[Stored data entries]
━━━━━━━━━━

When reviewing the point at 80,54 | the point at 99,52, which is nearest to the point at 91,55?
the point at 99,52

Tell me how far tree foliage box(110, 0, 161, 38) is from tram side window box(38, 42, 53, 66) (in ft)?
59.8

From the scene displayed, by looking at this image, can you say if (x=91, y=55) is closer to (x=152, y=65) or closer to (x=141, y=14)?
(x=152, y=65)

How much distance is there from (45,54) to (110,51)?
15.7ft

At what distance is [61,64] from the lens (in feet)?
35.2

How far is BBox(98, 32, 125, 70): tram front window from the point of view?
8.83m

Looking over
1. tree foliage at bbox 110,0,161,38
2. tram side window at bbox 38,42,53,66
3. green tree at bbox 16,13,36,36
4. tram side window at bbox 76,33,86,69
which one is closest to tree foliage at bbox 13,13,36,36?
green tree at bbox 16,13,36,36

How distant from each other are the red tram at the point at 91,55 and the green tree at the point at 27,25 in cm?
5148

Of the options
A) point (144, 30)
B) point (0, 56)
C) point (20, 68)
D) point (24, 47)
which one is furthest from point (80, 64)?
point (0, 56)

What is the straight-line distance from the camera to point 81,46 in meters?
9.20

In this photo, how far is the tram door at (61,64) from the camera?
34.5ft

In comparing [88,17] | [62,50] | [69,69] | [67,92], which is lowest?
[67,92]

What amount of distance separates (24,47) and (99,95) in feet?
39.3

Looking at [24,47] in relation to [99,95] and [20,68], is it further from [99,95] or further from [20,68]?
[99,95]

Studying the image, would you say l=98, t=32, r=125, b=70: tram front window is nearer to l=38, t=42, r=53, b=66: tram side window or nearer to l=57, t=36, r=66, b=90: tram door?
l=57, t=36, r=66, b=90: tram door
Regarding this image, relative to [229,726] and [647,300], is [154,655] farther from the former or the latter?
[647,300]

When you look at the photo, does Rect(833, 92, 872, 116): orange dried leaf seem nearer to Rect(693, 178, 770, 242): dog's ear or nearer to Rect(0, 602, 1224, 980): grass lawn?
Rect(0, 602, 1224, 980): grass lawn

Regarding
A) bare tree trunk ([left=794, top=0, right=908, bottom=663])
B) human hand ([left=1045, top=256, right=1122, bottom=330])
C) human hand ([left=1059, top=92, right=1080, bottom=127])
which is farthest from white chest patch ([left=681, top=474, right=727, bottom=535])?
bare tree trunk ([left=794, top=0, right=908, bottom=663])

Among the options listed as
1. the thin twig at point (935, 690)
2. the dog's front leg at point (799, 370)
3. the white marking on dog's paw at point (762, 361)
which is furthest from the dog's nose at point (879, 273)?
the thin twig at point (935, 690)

━━━━━━━━━━

### SHORT PROBLEM
Write out every one of the records above word for word.

### SOLVED PROBLEM
When reviewing the point at 80,54 | the point at 99,52, which is nearest to the point at 91,55?
the point at 99,52

Tell me how far tree foliage box(110, 0, 161, 38) is from tram side window box(38, 42, 53, 66) (in ft)?
59.8

From the scene displayed, by looking at this image, can you say if (x=91, y=55) is closer to (x=152, y=65) or closer to (x=141, y=14)?
(x=152, y=65)

How much distance is there from (45,54) to (110,51)?
15.7ft

At what distance is [61,64] from the lens (in feet)?
35.2

How far is BBox(98, 32, 125, 70): tram front window from the point of view?
8.83m

Looking over
1. tree foliage at bbox 110,0,161,38
2. tram side window at bbox 38,42,53,66
3. green tree at bbox 16,13,36,36
4. tram side window at bbox 76,33,86,69
which one is closest to tree foliage at bbox 13,13,36,36?
green tree at bbox 16,13,36,36

How distant from each other are the red tram at the point at 91,55 and the green tree at the point at 27,25 in cm?
5148

Of the options
A) point (144, 30)
B) point (0, 56)
C) point (20, 68)
D) point (24, 47)
which one is furthest from point (80, 64)?
point (0, 56)

What is the straight-line distance from the camera to point 81,46 in meters?
9.20

In this photo, how far is the tram door at (61,64) from the camera?
34.5ft

In comparing [88,17] | [62,50] | [69,69] | [67,92], which is lowest?
[67,92]

What amount of distance separates (24,47) and (99,95) in feet?
39.3

Looking at [24,47] in relation to [99,95] and [20,68], is it further from [99,95] or further from [20,68]?
[99,95]

Studying the image, would you say l=98, t=32, r=125, b=70: tram front window is nearer to l=38, t=42, r=53, b=66: tram side window or nearer to l=57, t=36, r=66, b=90: tram door?
l=57, t=36, r=66, b=90: tram door
Regarding this image, relative to [229,726] and [647,300], is [154,655] farther from the former or the latter?
[647,300]

When you look at the photo, does Rect(833, 92, 872, 116): orange dried leaf seem nearer to Rect(693, 178, 770, 242): dog's ear or nearer to Rect(0, 602, 1224, 980): grass lawn?
Rect(0, 602, 1224, 980): grass lawn

Regarding
A) bare tree trunk ([left=794, top=0, right=908, bottom=663])
B) human hand ([left=1045, top=256, right=1122, bottom=330])
C) human hand ([left=1059, top=92, right=1080, bottom=127])
which is farthest from white chest patch ([left=681, top=474, right=727, bottom=535])?
bare tree trunk ([left=794, top=0, right=908, bottom=663])

Among the options listed as
1. the thin twig at point (935, 690)
2. the dog's front leg at point (799, 370)
3. the white marking on dog's paw at point (762, 361)
which is furthest from the dog's nose at point (879, 273)?
the thin twig at point (935, 690)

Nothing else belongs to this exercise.